Logotipo do LinkedIn
LinkedIn (Imagem: Vitor Pádua / Tecnoblog)

A partir do formato teste A/B, a pesquisa usou o círculo de amigos de cada usuário para determinar o peso na hora de procurar por novas vagas. Se a pessoa tivesse em sua lista mais nomes conhecidos ou de estranhos, será que isso afetaria suas oportunidades de garantir o próximo trabalho?

Sendo assim, o algoritmo de “Pessoas que você pode conhecer” foi alterado para os pesquisados, oferecendo sugestões dentre contatos relevantes ou completos desconhecidos em todos os sentidos. Os testes foram publicados no Science.

Entretanto, nenhum dos usuários ficou sabendo que estava participando dos estudos.

Alguns especialistas ficaram preocupados com a forma que o LinkedIn conduziu o processo. Isso porque, já que os indivíduos não estavam cientes das mudanças no algoritmo, muitos podem ter se associado a pessoas que pouco ajudaram no quesito possibilidade de emprego.

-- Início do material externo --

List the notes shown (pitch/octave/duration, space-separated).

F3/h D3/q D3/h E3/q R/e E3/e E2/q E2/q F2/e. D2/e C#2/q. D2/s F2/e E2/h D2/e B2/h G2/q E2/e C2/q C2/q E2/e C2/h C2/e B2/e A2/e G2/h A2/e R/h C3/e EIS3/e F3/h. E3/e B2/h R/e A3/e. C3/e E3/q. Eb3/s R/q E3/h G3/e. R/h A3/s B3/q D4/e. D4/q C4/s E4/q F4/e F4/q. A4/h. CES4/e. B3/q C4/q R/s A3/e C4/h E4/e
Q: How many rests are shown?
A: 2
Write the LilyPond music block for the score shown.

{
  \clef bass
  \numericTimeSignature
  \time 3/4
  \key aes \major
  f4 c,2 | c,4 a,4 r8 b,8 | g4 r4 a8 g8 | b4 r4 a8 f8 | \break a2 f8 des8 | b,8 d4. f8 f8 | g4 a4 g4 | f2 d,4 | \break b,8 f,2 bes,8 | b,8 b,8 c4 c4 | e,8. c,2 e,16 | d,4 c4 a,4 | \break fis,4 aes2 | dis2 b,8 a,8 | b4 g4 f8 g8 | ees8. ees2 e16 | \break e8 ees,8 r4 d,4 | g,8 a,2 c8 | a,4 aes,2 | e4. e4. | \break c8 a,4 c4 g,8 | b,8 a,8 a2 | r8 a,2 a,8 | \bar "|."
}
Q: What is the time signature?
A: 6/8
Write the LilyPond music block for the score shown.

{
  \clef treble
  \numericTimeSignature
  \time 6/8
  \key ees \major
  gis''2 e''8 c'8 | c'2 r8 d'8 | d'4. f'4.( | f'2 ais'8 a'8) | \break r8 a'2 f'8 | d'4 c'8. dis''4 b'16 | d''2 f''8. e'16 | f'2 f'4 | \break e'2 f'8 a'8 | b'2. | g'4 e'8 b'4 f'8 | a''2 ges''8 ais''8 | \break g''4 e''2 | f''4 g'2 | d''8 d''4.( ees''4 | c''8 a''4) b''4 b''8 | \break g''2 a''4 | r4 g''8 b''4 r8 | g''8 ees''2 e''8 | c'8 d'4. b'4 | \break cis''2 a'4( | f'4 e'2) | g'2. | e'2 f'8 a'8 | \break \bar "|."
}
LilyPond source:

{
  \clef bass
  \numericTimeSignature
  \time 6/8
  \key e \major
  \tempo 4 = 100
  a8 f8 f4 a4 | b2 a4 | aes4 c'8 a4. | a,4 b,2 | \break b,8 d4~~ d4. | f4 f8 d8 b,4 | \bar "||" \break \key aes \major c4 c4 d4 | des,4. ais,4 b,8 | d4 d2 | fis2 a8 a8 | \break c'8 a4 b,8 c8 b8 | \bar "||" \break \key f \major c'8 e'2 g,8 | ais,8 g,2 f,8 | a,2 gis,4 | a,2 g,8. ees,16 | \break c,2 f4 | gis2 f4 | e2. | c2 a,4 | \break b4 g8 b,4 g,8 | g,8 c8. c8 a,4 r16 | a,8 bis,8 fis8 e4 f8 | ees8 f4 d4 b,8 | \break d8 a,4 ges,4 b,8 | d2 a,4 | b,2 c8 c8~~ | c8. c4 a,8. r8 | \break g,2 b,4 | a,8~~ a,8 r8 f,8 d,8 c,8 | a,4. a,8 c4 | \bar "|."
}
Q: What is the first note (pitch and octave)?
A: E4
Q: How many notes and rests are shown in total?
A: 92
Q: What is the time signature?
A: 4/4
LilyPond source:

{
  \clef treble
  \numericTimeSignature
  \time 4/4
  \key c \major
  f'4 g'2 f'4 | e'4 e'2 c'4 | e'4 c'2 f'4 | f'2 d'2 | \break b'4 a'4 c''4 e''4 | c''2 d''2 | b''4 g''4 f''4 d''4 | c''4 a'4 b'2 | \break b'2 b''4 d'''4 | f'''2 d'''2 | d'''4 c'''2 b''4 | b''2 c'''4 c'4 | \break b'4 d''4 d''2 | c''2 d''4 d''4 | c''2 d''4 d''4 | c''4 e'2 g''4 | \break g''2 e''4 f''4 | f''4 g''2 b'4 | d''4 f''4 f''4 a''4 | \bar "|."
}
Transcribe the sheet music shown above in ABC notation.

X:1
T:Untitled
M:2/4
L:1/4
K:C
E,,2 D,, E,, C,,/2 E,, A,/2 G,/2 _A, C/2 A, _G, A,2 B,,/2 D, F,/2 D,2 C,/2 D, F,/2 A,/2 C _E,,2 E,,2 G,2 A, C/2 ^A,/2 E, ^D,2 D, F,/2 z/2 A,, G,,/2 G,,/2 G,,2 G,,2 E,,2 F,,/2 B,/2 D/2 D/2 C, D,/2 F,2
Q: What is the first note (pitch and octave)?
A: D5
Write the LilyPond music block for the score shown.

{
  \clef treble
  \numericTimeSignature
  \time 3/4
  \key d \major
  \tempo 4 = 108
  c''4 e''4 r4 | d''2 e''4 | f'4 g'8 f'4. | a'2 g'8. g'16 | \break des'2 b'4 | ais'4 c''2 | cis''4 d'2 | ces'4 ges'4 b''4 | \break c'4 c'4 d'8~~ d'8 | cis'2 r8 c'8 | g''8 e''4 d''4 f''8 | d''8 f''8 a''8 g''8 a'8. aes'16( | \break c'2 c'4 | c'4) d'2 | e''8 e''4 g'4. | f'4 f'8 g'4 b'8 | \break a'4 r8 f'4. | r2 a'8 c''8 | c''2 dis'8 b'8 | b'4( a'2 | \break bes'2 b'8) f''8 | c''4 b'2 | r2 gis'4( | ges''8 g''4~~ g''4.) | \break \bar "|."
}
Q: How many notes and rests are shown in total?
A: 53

Michael Zimmer, diretor do Centro de Dados, Éticas e Sociedade na Universidade Marquette, disse para o NYT:

Os achados sugerem que alguns usuários tiveram melhor acesso a oportunidades de trabalho ou uma diferença significativa no acesso a eles.

Outros experts demonstraram preocupação, pois acreditam que isso “levantou questões sobre transparência do setor e supervisão de pesquisa”.

Além disso, o relatório indicou ser possível que isso tenha afetado questões financeiras e de sustento de famílias, já que impactou nas chances de alguém conseguir uma vaga no mercado de trabalho durante os testes.

LinkedIn discorda dos especialistas

Após a publicação da reportagem do New York Times, um porta-voz da rede social afirmou ao ARS Technica que “a empresa contesta essa caracterização de seu estudo, ninguém foi desfavorecido pelos experimentos”.

Karthik Rajkumar, um dos autores do ensaio, disse:

Nosso teste A/B de ‘Pessoas que você pode conhecer’ foi com o propósito de melhorar a relevância das recomendações de conexão, e não estudar os resultados do trabalho. Relatórios como o do NYT confundem a projeção e a natureza de observação dos dados, fazendo com que pareça mais como uma experimentação em pessoas, o que é impreciso.

A plataforma ressaltou que não estudou exclusivamente apenas duas opções, mas 7 tratamentos de variações do algoritmo. No final, o LinkedIn entendeu que se os laços com terceiros forem fracos, a mobilidade de emprego será maior.